Jesus prays for us that we may be one even as He and the Father are one. When we have heard the preaching of Christ, when we have taken into our own hearts the truth of God's Word, it proclaims us to be sinners. What causes division among sinners is pride that points out the sins in others and denies the sin in the self. When we have all seen ourselves as equally sinful we are unified in that we are condemned. We all deserve God's punishment. We all deserve to go to hell. Likewise then are we unified in forgiveness. While we all deserve hell, we have been given heaven. While we have deserved punishment we have been given blessing. While we have deserved destruction we have been given life. We are unified as common recipients of God's grace, his love, his peace, his blessing, his forgiveness, his salvation.

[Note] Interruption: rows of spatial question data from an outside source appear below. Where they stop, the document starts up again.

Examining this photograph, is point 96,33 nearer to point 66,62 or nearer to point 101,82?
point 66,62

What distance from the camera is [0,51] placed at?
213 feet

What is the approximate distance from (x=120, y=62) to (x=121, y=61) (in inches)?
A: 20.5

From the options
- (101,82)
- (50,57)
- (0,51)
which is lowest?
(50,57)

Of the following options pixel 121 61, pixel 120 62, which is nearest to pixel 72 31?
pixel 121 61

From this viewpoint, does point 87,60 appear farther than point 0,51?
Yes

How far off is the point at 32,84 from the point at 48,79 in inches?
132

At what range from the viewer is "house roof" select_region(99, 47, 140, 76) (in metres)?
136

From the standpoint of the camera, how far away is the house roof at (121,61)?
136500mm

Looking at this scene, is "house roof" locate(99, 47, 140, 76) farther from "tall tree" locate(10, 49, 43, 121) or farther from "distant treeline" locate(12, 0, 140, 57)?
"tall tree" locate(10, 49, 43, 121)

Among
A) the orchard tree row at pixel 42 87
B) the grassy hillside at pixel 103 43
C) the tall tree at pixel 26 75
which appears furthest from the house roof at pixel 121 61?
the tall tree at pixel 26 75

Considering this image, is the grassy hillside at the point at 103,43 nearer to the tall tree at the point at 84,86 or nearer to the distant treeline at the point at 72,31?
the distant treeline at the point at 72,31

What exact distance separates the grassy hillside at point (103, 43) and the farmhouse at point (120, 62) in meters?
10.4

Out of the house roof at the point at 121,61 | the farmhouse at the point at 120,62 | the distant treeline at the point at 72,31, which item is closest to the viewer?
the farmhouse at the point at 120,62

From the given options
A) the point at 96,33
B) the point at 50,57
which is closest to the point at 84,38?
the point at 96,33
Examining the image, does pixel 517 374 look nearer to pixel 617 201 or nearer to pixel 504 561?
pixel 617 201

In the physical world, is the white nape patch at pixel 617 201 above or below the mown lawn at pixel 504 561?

When in faith we see ourselves as bringing nothing to the table and taking away from it every good gift that God has to offer, we are nothing but joy filled. We are unified in the fullness of Joy that God has done with us that very thing that we have not deserved. We are brought together by the satisfaction of salvation. What can we express but joy? What can our hearts express but praise and thanks to a God who has dealt so graciously and generously with us.
Jesus was on his way. His time on earth was nearly done. He knew he was coming to the end. He also knew his disciples and the would-be Christians who would follow them; he knew us. We are foolish. We are sinful. We are prideful. We are easily misled and easily deceived. So he prayed for us. He prayed that we would be preserved, that we would not so easily abandon all the good gifts he had given to us.
Christ has prayed for you. May you be preserved in the blessings of salvation he has won for you.